*** EXTRACTED ENTRIES ***

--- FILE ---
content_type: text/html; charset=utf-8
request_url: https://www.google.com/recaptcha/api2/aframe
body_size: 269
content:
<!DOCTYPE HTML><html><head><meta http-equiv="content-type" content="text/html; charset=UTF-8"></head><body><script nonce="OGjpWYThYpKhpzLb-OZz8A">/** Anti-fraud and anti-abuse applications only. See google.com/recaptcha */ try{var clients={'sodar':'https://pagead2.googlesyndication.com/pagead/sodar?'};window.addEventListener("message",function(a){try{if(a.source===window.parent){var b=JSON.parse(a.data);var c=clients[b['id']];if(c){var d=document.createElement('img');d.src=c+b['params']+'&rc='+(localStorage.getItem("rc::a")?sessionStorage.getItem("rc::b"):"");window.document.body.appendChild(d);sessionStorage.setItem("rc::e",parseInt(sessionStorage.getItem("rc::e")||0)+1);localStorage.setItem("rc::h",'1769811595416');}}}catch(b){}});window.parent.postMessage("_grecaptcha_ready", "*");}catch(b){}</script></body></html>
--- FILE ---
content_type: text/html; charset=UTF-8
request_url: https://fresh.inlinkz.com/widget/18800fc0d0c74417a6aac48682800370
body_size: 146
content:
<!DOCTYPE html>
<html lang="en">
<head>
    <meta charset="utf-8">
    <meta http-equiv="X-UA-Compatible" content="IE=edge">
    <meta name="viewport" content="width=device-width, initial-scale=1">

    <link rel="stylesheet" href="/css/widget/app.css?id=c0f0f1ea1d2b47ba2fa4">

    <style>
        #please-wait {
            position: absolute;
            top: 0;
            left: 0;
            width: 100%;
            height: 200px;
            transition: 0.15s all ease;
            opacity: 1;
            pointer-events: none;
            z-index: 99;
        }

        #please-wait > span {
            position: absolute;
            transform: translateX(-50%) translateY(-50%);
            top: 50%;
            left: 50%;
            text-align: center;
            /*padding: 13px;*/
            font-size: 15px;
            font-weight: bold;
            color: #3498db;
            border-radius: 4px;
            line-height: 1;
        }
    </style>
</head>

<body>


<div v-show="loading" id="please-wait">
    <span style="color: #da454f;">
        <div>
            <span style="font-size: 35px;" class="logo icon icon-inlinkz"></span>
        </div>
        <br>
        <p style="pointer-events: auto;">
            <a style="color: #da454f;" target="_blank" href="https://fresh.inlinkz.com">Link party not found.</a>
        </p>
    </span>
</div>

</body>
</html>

*** End of EXTRACTED ENTRIES ***

__THE PROBLEM__: Transcribe all of the data above, keeping each line exactly as it stands.

__RESULT FOR THIS EXERCISE__:
--- FILE ---
content_type: text/html; charset=utf-8
request_url: https://www.google.com/recaptcha/api2/aframe
body_size: 269
content:
<!DOCTYPE HTML><html><head><meta http-equiv="content-type" content="text/html; charset=UTF-8"></head><body><script nonce="OGjpWYThYpKhpzLb-OZz8A">/** Anti-fraud and anti-abuse applications only. See google.com/recaptcha */ try{var clients={'sodar':'https://pagead2.googlesyndication.com/pagead/sodar?'};window.addEventListener("message",function(a){try{if(a.source===window.parent){var b=JSON.parse(a.data);var c=clients[b['id']];if(c){var d=document.createElement('img');d.src=c+b['params']+'&rc='+(localStorage.getItem("rc::a")?sessionStorage.getItem("rc::b"):"");window.document.body.appendChild(d);sessionStorage.setItem("rc::e",parseInt(sessionStorage.getItem("rc::e")||0)+1);localStorage.setItem("rc::h",'1769811595416');}}}catch(b){}});window.parent.postMessage("_grecaptcha_ready", "*");}catch(b){}</script></body></html>
--- FILE ---
content_type: text/html; charset=UTF-8
request_url: https://fresh.inlinkz.com/widget/18800fc0d0c74417a6aac48682800370
body_size: 146
content:
<!DOCTYPE html>
<html lang="en">
<head>
    <meta charset="utf-8">
    <meta http-equiv="X-UA-Compatible" content="IE=edge">
    <meta name="viewport" content="width=device-width, initial-scale=1">

    <link rel="stylesheet" href="/css/widget/app.css?id=c0f0f1ea1d2b47ba2fa4">

    <style>
        #please-wait {
            position: absolute;
            top: 0;
            left: 0;
            width: 100%;
            height: 200px;
            transition: 0.15s all ease;
            opacity: 1;
            pointer-events: none;
            z-index: 99;
        }

        #please-wait > span {
            position: absolute;
            transform: translateX(-50%) translateY(-50%);
            top: 50%;
            left: 50%;
            text-align: center;
            /*padding: 13px;*/
            font-size: 15px;
            font-weight: bold;
            color: #3498db;
            border-radius: 4px;
            line-height: 1;
        }
    </style>
</head>

<body>


<div v-show="loading" id="please-wait">
    <span style="color: #da454f;">
        <div>
            <span style="font-size: 35px;" class="logo icon icon-inlinkz"></span>
        </div>
        <br>
        <p style="pointer-events: auto;">
            <a style="color: #da454f;" target="_blank" href="https://fresh.inlinkz.com">Link party not found.</a>
        </p>
    </span>
</div>

</body>
</html>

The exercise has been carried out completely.